Taking the results of the four studies into account, support for the Circular Process model of depression was mixed. While there was some evidence that interactions between cognitive and biochemical variables were related to depression levels cross-sectionally, and to subsequent mood changes, these relationships were not consistently found across analyses. Adrenergic function was related to response to GCBT for depression, and moderated the relationship between dysfunctional attitudes and subsequent mood change. The main effects revealed some important information. At mid-treatment and end-of-treatment, biochemical main effects were in the same order of importance in terms of their prediction of subsequent mood change. Noradrenergic and dopaminergic effects proved stronger than serotonergic effects. These results supported the monoamine theories of depression, as well as raising the issue of potential attenuation of monoamine dysfunction due to multiple medication use in the hospital patients. At mid-treatment, there were no main effects for cognitive variables, but at the end of treatment, dysfunctional attitudes main effects accounted for an average variance of 25% in subsequent mood change, while automatic negative thoughts and thoughts of hopelessness accounted for mean variances of 19% and 17% respectively.
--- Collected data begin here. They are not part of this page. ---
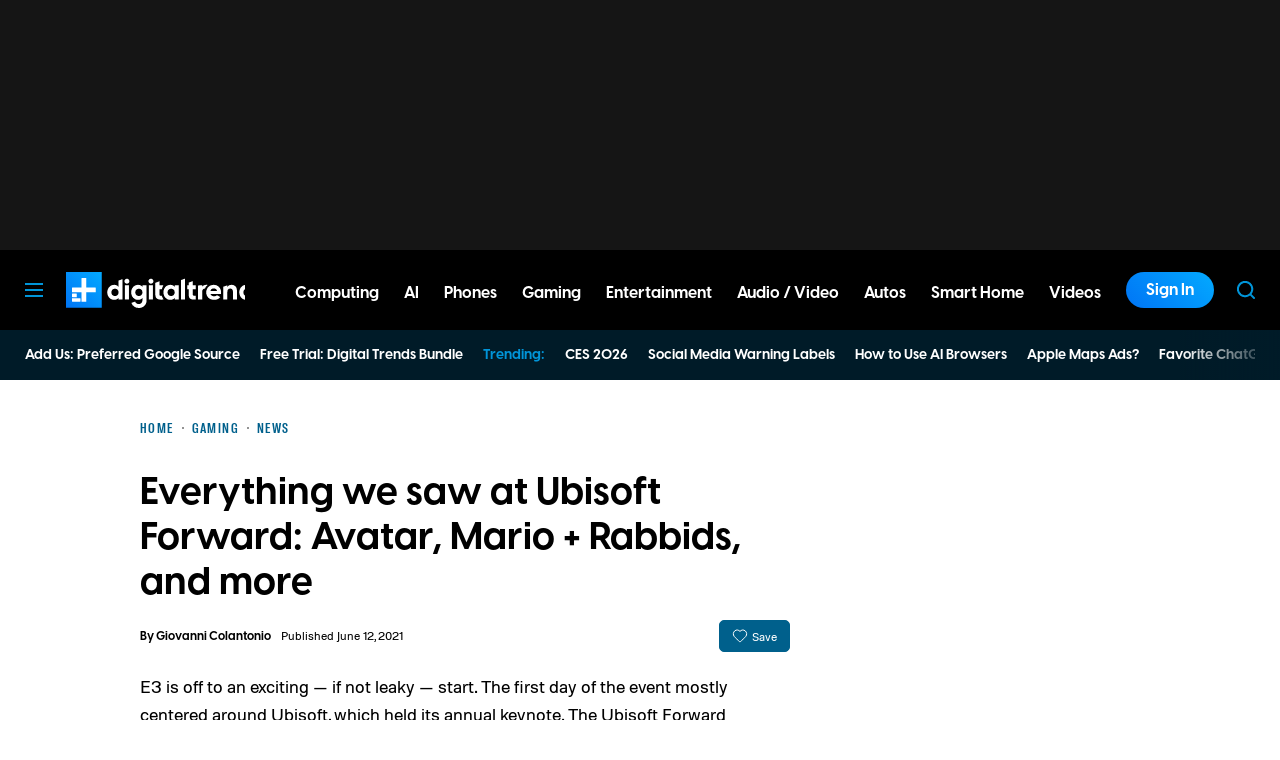

--- FILE ---
content_type: application/javascript
request_url: https://www.digitaltrends.com/content/themes/dt-stardust/build/front/dt-video-embed-description.min.js?v=bb862adb
body_size: 777
content:
"use strict";(self.webpackChunkdt_stardust=self.webpackChunkdt_stardust||[]).push([[496],{3955:function(t,e,r){r.r(e);var n,o=r(3342);function i(t){return i="function"==typeof Symbol&&"symbol"==typeof Symbol.iterator?function(t){return typeof t}:function(t){return t&&"function"==typeof Symbol&&t.constructor===Symbol&&t!==Symbol.prototype?"symbol":typeof t},i(t)}function a(t,e,r){return(e=function(t){var e=function(t,e){if("object"!=i(t)||!t)return t;var r=t[Symbol.toPrimitive];if(void 0!==r){var n=r.call(t,e||"default");if("object"!=i(n))return n;throw new TypeError("@@toPrimitive must return a primitive value.")}return("string"===e?String:Number)(t)}(t,"string");return"symbol"==i(e)?e:e+""}(e))in t?Object.defineProperty(t,e,{value:r,enumerable:!0,configurable:!0,writable:!0}):t[e]=r,t}function u(t,e){(null==e||e>t.length)&&(e=t.length);for(var r=0,n=Array(e);r<e;r++)n[r]=t[r];return n}(function(t){if(Array.isArray(t))return u(t)}(n=document.querySelectorAll(".h-dtvideos-details-embed"))||function(t){if("undefined"!=typeof Symbol&&null!=t[Symbol.iterator]||null!=t["@@iterator"])return Array.from(t)}(n)||function(t,e){if(t){if("string"==typeof t)return u(t,e);var r={}.toString.call(t).slice(8,-1);return"Object"===r&&t.constructor&&(r=t.constructor.name),"Map"===r||"Set"===r?Array.from(t):"Arguments"===r||/^(?:Ui|I)nt(?:8|16|32)(?:Clamped)?Array$/.test(r)?u(t,e):void 0}}(n)||function(){throw new TypeError("Invalid attempt to spread non-iterable instance.\nIn order to be iterable, non-array objects must have a [Symbol.iterator]() method.")}()).forEach(function(t){var e,r=t.querySelector(".dtvideos-description");if(r){var n=a(a({},(0,o.__)("Read Less","dt-stardust"),(0,o.__)("Read More","dt-stardust")),(0,o.__)("Read More","dt-stardust"),(0,o.__)("Read Less","dt-stardust")),i=document.createElement("button");i.textContent=(0,o.__)("Read More","dt-stardust"),i.classList.add("dtvideos-readmore"),i.addEventListener("click",function(){r.classList.toggle("dt-clamp-2"),i.textContent=n[i.textContent]}),(e=r).offsetHeight<e.scrollHeight&&t.appendChild(i)}}),e.default={}}}]);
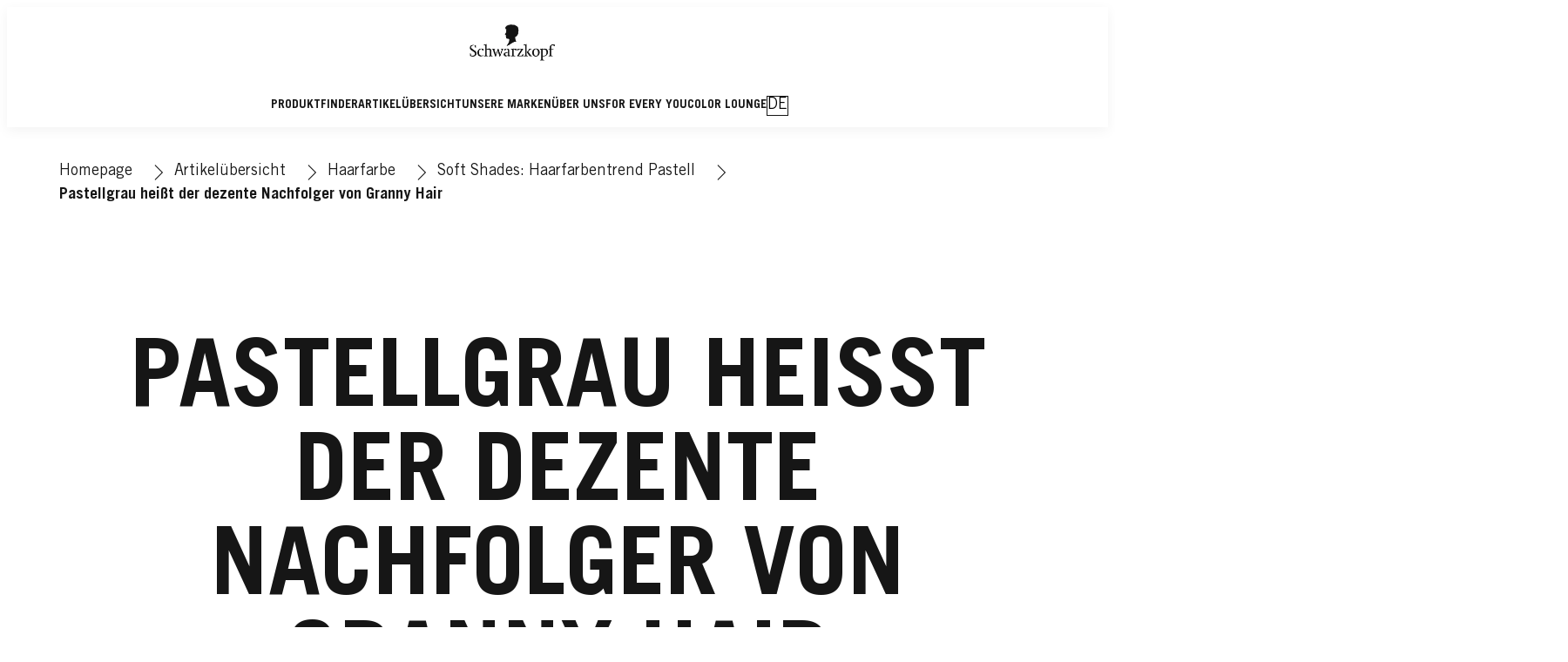

--- FILE ---
content_type: text/css;charset=utf-8
request_url: https://www.schwarzkopf.ch/etc.clientlibs/heliux/clientlibs/publish/components/content/breadcrumb/v1/breadcrumb.lc-68cb44058a25d80291bf2749d9b80d34-lc.min.css
body_size: 385
content:
heliux-breadcrumb{--breadcrumb-font-size: var(--scope-type-font-size, 16px);--breadcrumb-color: var(--scope-color-main-color, #000);--breadcrumb-color-hover: var(--scope-color-accent1-hover, #000);--breadcrumb-padding: var(--scope-layout-margin, 20px);--breadcrumb-margin: var(--scope-layout-margin, 20px);display:flex;flex-direction:column;color:var(--breadcrumb-color)}heliux-breadcrumb heliux-icon+*{margin-block:0;margin-inline:0}@media(min-width: 768px){heliux-breadcrumb{padding-inline:0}}heliux-breadcrumb .breadcrumb__nav{width:100%;padding:var(--breadcrumb-padding)}heliux-breadcrumb .breadcrumb__nav--allLevelsVisible .breadcrumb__list{display:flex;flex-wrap:wrap}@media(min-width: 0)and (max-width: 639px){heliux-breadcrumb .breadcrumb__nav--allLevelsVisible.breadcrumb__nav--shortMobile .breadcrumb__item{display:none}heliux-breadcrumb .breadcrumb__nav--allLevelsVisible.breadcrumb__nav--shortMobile .breadcrumb__item .breadcrumb__link{order:1}heliux-breadcrumb .breadcrumb__nav--allLevelsVisible.breadcrumb__nav--shortMobile .breadcrumb__item heliux-icon{order:0;transform:rotate(180deg);margin-inline-end:calc(var(--breadcrumb-padding)/2)}}@media(min-width: 0)and (max-width: 639px){heliux-breadcrumb .breadcrumb__nav.breadcrumb__nav--allLevelsVisible.breadcrumb__nav--hideCurrent.breadcrumb__nav--shortMobile .breadcrumb__item:nth-last-child(1){display:flex;margin-inline-start:0}heliux-breadcrumb .breadcrumb__nav.breadcrumb__nav--allLevelsVisible.breadcrumb__nav--hideCurrent.breadcrumb__nav--shortMobile .breadcrumb__item:nth-last-child(1) heliux-icon{display:flex}}@media(min-width: 0)and (max-width: 639px){heliux-breadcrumb .breadcrumb__nav:not(.breadcrumb__nav--hideCurrent).breadcrumb__nav--hideCurrentMobile .breadcrumb__item:nth-last-child(1){display:none}heliux-breadcrumb .breadcrumb__nav:not(.breadcrumb__nav--hideCurrent).breadcrumb__nav--hideCurrentMobile .breadcrumb__item:nth-last-child(2) heliux-icon{display:none}}heliux-breadcrumb .breadcrumb__nav:not(.breadcrumb__nav--hideCurrent) .breadcrumb__item:last-child .breadcrumb__text{font-weight:bold}@media(min-width: 0)and (max-width: 639px){heliux-breadcrumb .breadcrumb__nav:not(.breadcrumb__nav--hideCurrent).breadcrumb__nav--shortMobile .breadcrumb__item:nth-last-child(2){display:flex;margin-inline-start:0}}heliux-breadcrumb .breadcrumb__item{--scope-icon-color: var(--breadcrumb-color);display:flex;align-items:center}heliux-breadcrumb .breadcrumb__item heliux-icon.icon__breadcrumb{margin-inline:15px;margin-inline-end:8px}heliux-breadcrumb .breadcrumb__item:last-of-type.breadcrumb__item--active heliux-icon{transform:rotate(180deg)}heliux-breadcrumb .breadcrumb__item:last-of-type heliux-icon{display:none}heliux-breadcrumb .breadcrumb__text{font-size:var(--breadcrumb-font-size)}heliux-breadcrumb .breadcrumb__link{color:var(--breadcrumb-color);text-decoration:none;display:flex;align-items:center}heliux-breadcrumb .breadcrumb__link:hover{color:var(--breadcrumb-color-hover)}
The model was modified on the basis of these findings, and extended to include pathways for future research. For example, the link between stressful events, adrenergic function, cognition, and mood requires empirical testing. It was recommended that specific symptoms (or symptom clusters) be used as the criterion for analysis rather than global depression scores, to better reflect the links between a particular monoamine transmitter and a particular group of symptoms. For example, noradrenaline function and energy / interest symptoms; dopamdne function and drive / motivation symptoms; and serotonin function and symptoms of impulsivity.
This research has contributed to the understanding of depression by integrating two previously disparate theories of depression into a psychobiological model, and testing the model in two groups of depressed patients. It is the first research using GCBT for depression to assess cognitive and monoamine functions simultaneously during treatment and follow-up periods. There was evidence that GCBT altered adrenergic functioning, and this was consistent with previous studies reporting links between response to CBT for depression and other biological measures such as thyroid function and sleep EEG parameters. Future research will no doubt build stronger bridges between the psyche and biology, and thus improve our understanding of the phenomena of depression.